OHIO students get hands-on experience with fossil replicas
When Sabrina Curran, Ph.D., is preparing to teach a class, she packs only the essentials — a laptop, a coffee and a bag of bones.
But the bones aren’t Halloween decorations for her classroom. They are fossil replicas of early humans and primates used for teaching.
Curran, an associate professor of anthropology in the College of Arts and Sciences, said the replicas allow her students to learn more about themselves and their ancestral past.
“I bring as many bones as possible because the students really engage with them,” Curran said. “So, it kind of gets their attention when I’m unwrapping them at the start of class.”
Curran began teaching at Ohio University in 2014, and since then, fossils have played a central role in her hands-on approach to teaching.
When it comes to studying anthropology, she believes students can only learn so much from their textbooks.
“To see [fossils] in real life, you see this sort of connection that can be made in a way that'll never happen with a photograph,” Curran said. “It really gives you this more dynamic understanding of size of shape, or morphology.”
Over the summer, the University awarded the Department of Sociology and Anthropology roughly $25,000 to expand its fossil and human bone replica collection. Curran said the goal of the funding was to enhance the department’s undergraduate anthropology program.
Curran and her colleague Nancy Tatarek, Ph.D., an associate professor of anthropology, were instrumental in requesting the funds.
“I always wanted to have the best possible collection that we could afford, given that we’re a small midwestern university,” Tatarek said. “We were able to buy a pretty expensive update to what we had, which is amazing.”
Housed on the sublevel of Bentley Annex, the replica collection comprises more than 300 specimens, ranging from gorilla skulls to rare fossils like the hominin “Lucy.”

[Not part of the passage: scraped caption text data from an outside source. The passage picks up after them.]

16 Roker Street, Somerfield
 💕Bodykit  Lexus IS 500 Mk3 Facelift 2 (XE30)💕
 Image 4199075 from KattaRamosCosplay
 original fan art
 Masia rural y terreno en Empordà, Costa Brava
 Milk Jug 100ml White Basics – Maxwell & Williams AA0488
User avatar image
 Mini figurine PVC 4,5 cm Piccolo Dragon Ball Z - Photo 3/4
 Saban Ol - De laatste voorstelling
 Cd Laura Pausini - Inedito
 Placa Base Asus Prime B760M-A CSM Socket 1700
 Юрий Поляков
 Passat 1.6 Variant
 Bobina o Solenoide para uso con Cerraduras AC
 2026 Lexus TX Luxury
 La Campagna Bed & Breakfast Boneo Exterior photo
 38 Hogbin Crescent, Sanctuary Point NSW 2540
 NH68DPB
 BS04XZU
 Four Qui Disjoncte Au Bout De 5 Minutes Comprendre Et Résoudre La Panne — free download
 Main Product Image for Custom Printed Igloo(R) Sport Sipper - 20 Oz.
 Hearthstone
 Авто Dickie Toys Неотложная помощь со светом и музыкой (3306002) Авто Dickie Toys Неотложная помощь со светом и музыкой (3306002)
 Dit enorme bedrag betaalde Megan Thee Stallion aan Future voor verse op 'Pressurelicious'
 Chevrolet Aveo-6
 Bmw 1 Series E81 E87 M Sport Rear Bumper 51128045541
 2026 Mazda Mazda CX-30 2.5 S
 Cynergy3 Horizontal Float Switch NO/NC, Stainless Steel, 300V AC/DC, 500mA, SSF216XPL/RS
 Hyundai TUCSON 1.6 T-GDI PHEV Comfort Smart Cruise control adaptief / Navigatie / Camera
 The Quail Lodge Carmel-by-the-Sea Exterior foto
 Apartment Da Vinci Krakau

Previously, the department had gone more than a decade without expanding its fossil collection. Within this time, anthropologists made several groundbreaking discoveries, shedding more light on early human variation. “We were starting to become outdated,” Tatarek said. “It was really time, and I think what we got will be really impactful on our program.”
Using replicas is more ethical than studying real human remains and allows for greater accessibility in education, according to Curran.
“Fossils seem to be this thing that's put on a shelf and behind glass and museum,” Curran said. “We want to bring them to the students so that they actually have access to touch them.”
With the help of replicas, students can examine major discoveries made halfway across the world in the palm of their hands. “Having the specimens, which don't typically ever even leave the country they're from, available for students to look at, I mean, that's transformative,” Curran said.
Although the fossil collection is primarily studied by anthropology students, Curran said it makes an impact on students of all backgrounds. Some even decide to change their major.
One of these students is Carly Wisner, a junior studying anthropology with a focus in paleoanthropology. Wisner originally planned to attend medical school but had second thoughts after taking her first class in biological anthropology — where she studied fossils.
“I just saw myself just waiting to see those bones every single day,” Wisner said. “And I was like, ‘I have to, I have to switch to anthropology now.’”
For Wisner, anthropology provides a different way of viewing the world.
“Learning more about where we came from, it was important to me,” Wisner said. “I think it’s culturally important to know those types of things, especially with understanding our own biology.” After graduation, Wisner said she plans to pursue a doctoral program in paleoanthropology.
Curran believes access to the fossil collection is crucial to helping students like Wisner prepare for future careers.
“I treat any student in my class as if they're going into the field or going into the profession, either graduate student or professional work, or even moving forward, taking the knowledge of these things with them into their future,” Curran said.